◆ Supplied material:
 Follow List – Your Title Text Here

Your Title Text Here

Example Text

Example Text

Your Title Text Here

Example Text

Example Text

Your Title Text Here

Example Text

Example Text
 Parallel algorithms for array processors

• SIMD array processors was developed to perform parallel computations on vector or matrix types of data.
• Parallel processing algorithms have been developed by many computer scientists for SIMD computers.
---
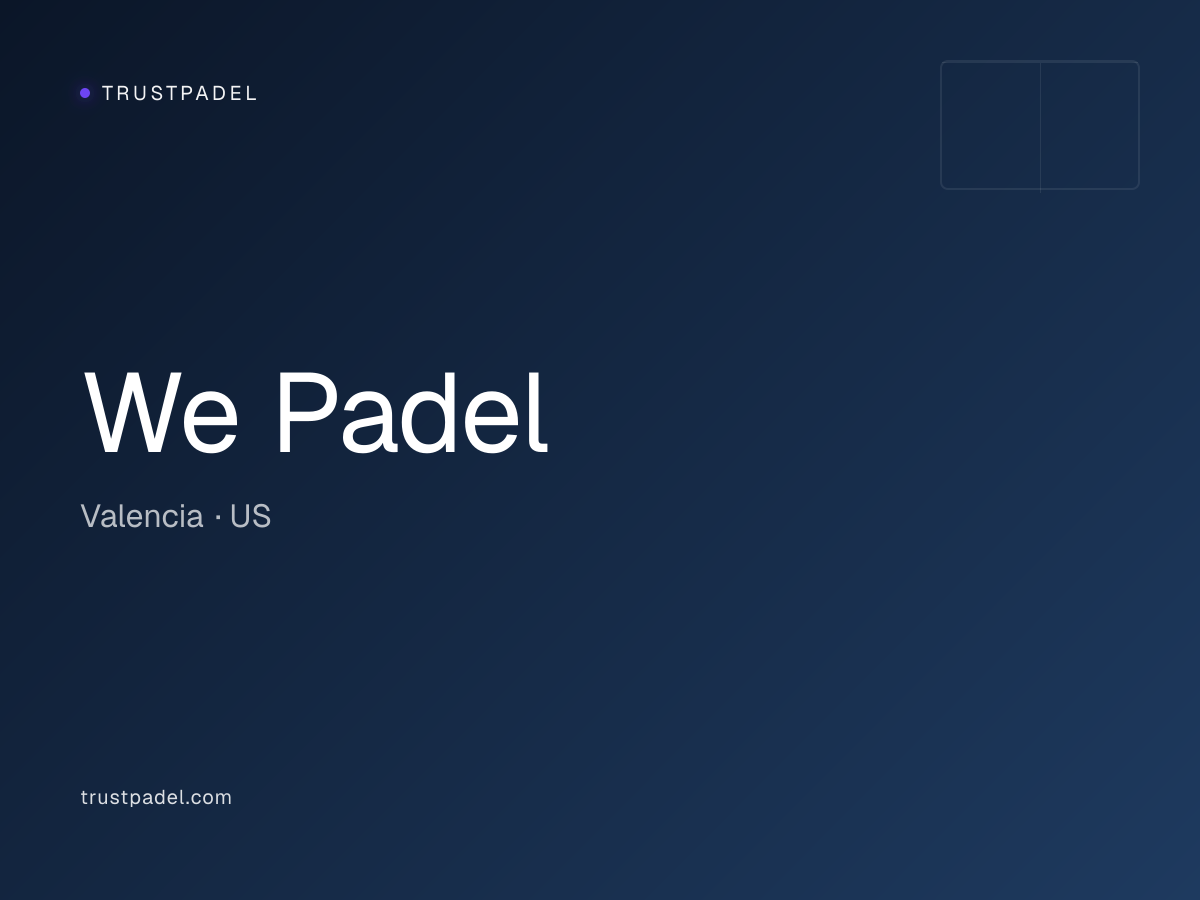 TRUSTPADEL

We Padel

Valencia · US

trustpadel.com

◆ Prompt: Look through the data above. Copy every line with the string "array" in it.

◆ Response area:
 Parallel algorithms for array processors
• SIMD array processors was developed to perform parallel computations on vector or matrix types of data.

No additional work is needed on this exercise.